Histogram doesn't have any built-in support for weighted data, although it's an interesting idea, and most of the binning algorithms should be amenable to working with it.


That being said, here's a WeightedHistogram function, with some feedback from Andy Ross. It accepts

  • weighted values (in the same format as RandomChoice and EmpiricalDistribution)
  • binning specifications
  • Histogram options.

It doesn't support the height functions, since they'd have to be manually implemented. (This isn't hard, just a bit tedious since there are several of them.)

The implementation creates a representative sample of the data to compute the bins from.

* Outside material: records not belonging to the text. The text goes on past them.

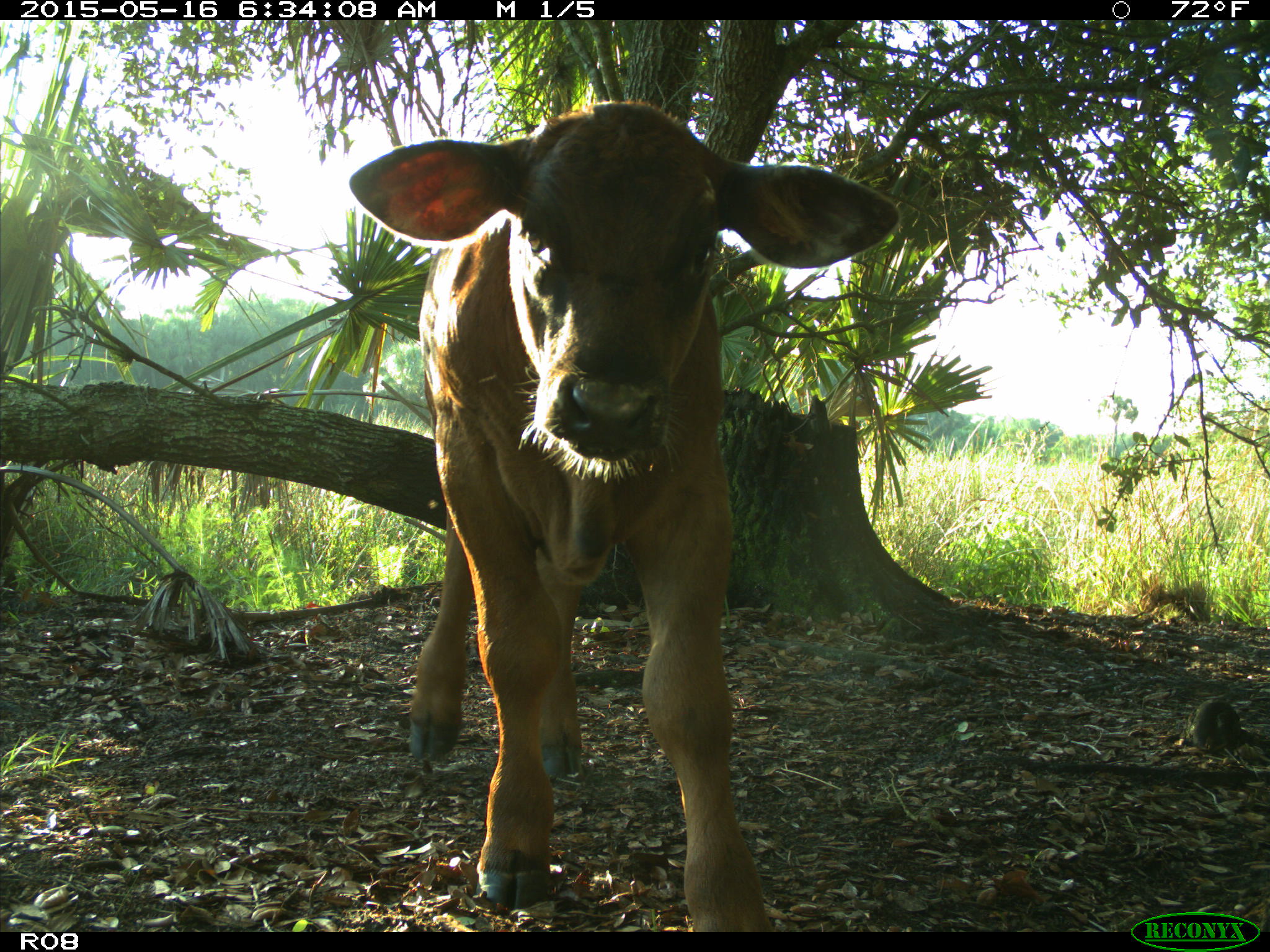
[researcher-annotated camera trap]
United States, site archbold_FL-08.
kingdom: Animalia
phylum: Chordata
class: Mammalia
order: Artiodactyla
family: Bovidae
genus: Bos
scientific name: Bos taurus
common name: domestic cow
Bos taurus (domestic cow).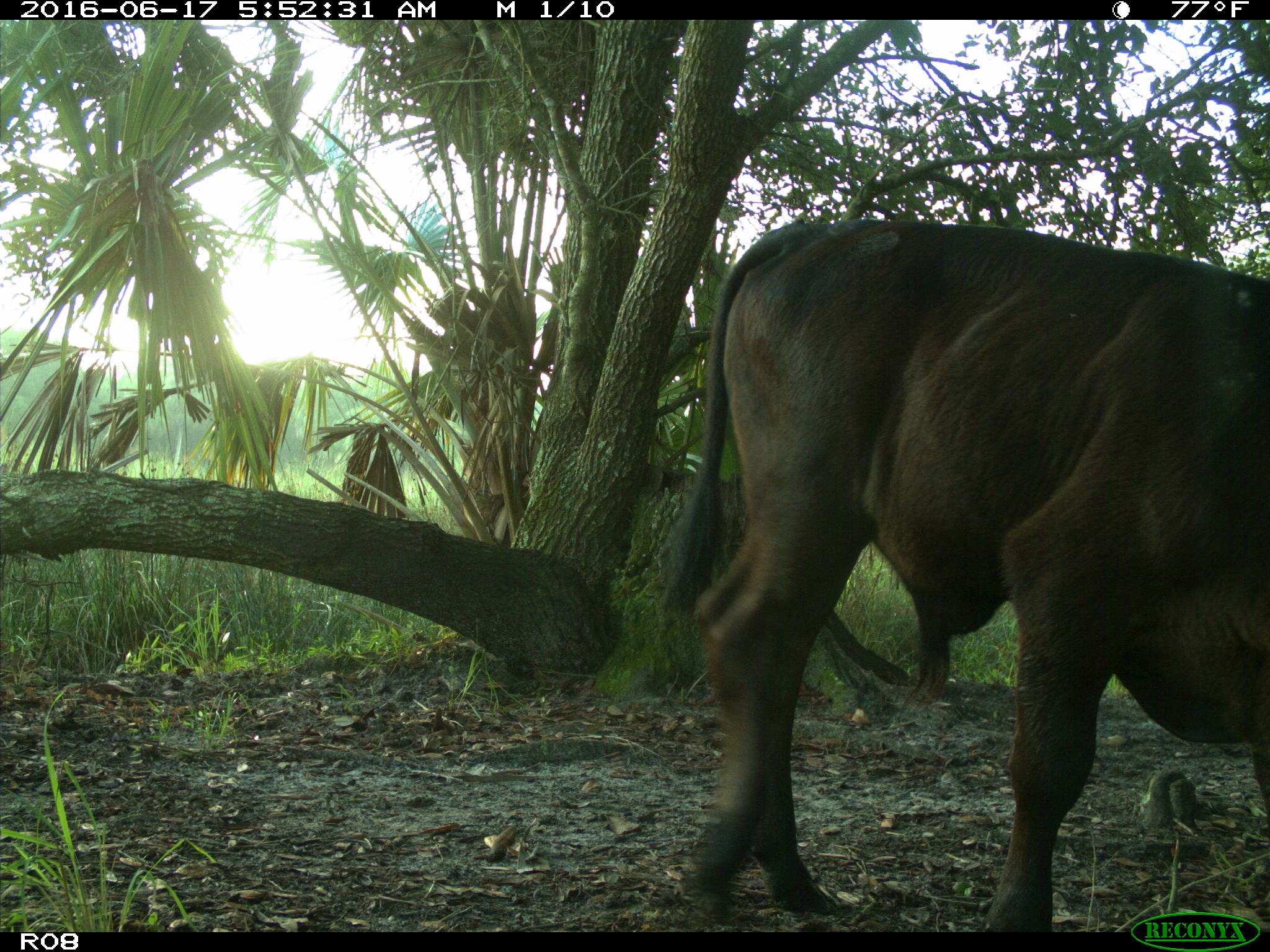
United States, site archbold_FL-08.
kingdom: Animalia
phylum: Chordata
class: Mammalia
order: Artiodactyla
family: Bovidae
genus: Bos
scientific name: Bos taurus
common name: domestic cow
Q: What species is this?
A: Bos taurus (domestic cow).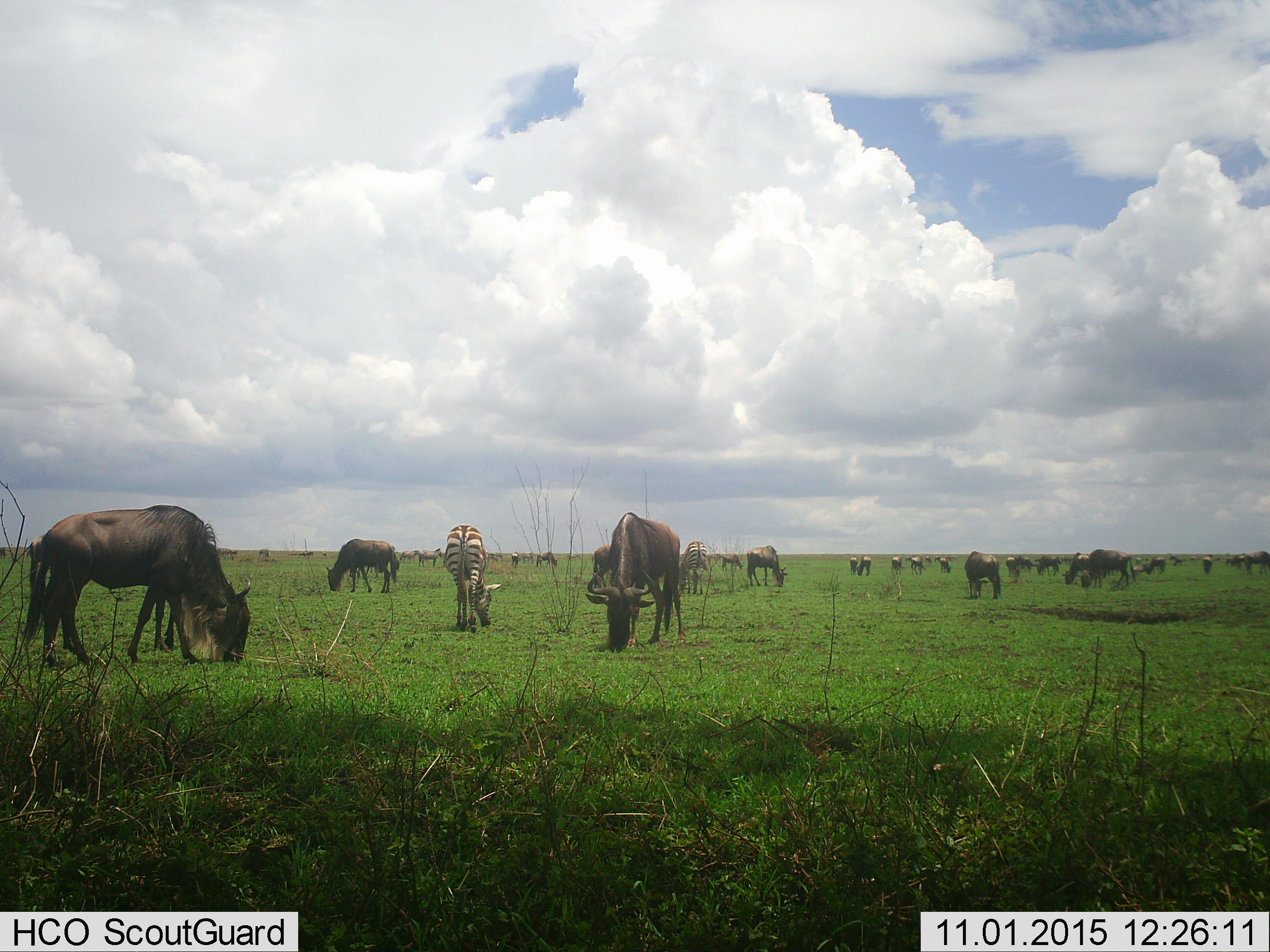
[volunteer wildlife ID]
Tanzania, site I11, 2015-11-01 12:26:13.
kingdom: Animalia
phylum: Chordata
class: Mammalia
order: Artiodactyla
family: Bovidae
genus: Connochaetes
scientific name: Connochaetes taurinus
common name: blue wildebeest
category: wildebeest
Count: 11-50.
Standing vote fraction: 44%.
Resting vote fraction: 11%.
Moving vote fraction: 22%.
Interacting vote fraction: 11%.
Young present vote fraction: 11%.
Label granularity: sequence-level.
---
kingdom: Animalia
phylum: Chordata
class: Mammalia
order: Perissodactyla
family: Equidae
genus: Equus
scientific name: Equus quagga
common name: plains zebra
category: zebra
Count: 3.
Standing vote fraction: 44%.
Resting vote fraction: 0%.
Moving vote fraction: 22%.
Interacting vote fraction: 0%.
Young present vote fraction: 0%.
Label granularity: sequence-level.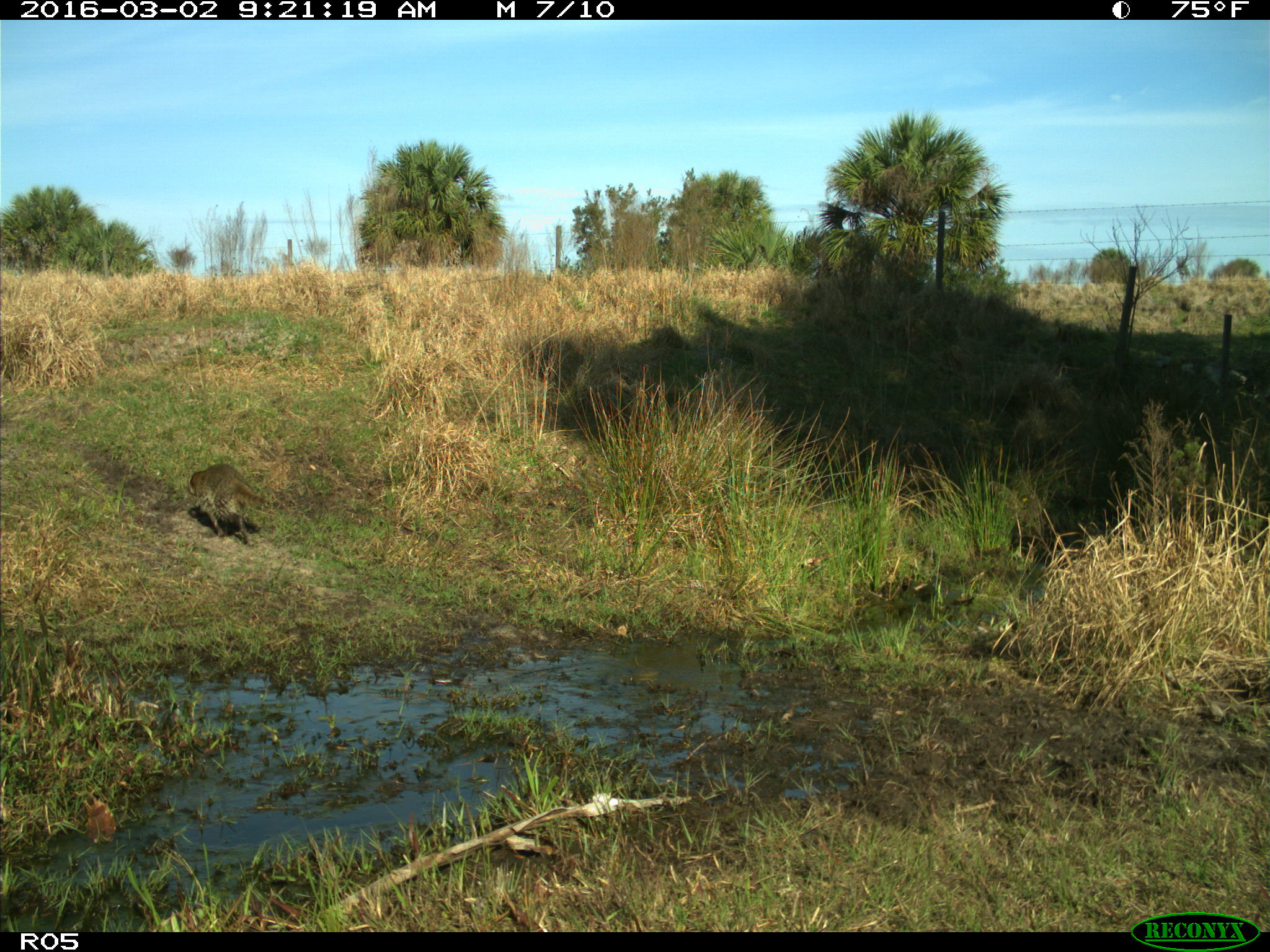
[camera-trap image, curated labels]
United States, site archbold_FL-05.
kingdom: Animalia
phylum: Chordata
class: Mammalia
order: Carnivora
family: Procyonidae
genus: Procyon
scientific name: Procyon lotor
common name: common raccoon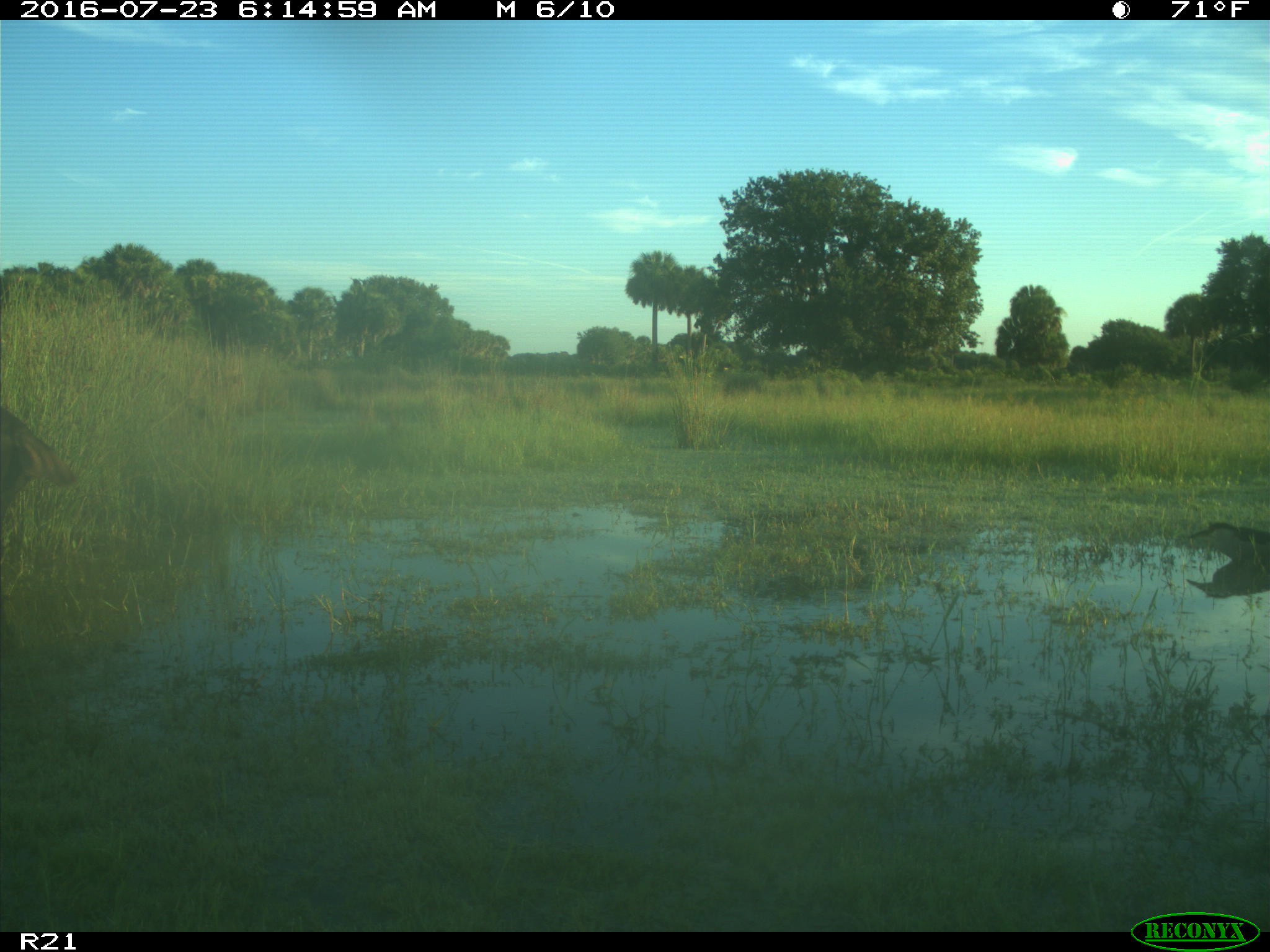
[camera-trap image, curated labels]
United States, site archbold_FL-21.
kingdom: Animalia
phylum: Chordata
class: Mammalia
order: Artiodactyla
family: Bovidae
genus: Bos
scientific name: Bos taurus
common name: domestic cow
Bos taurus (domestic cow).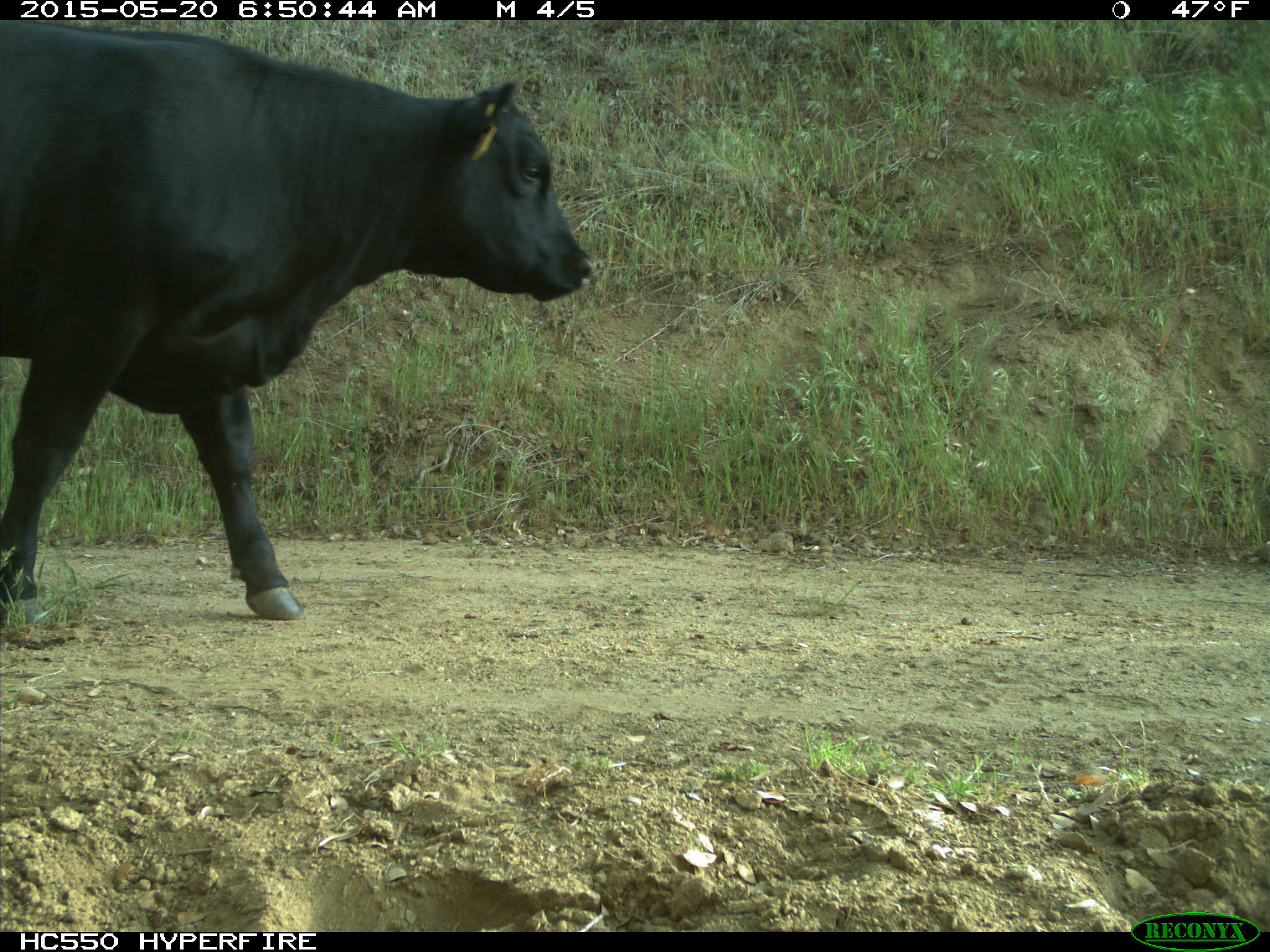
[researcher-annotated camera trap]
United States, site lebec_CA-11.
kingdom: Animalia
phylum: Chordata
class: Mammalia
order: Artiodactyla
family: Bovidae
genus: Bos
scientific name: Bos taurus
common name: domestic cow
Bos taurus (domestic cow).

This is combined with the list of actual values to make sure we cover the extremes, which might have low weights and otherwise not show up in the sample.

Options[WeightedHistogram] = 
   Append[Options[Histogram], "SampleSize" -> 1000];

WeightedHistogram[weights_ -> values_, o : OptionsPattern[]] :=
   WeightedHistogram[weights -> values, Automatic, o]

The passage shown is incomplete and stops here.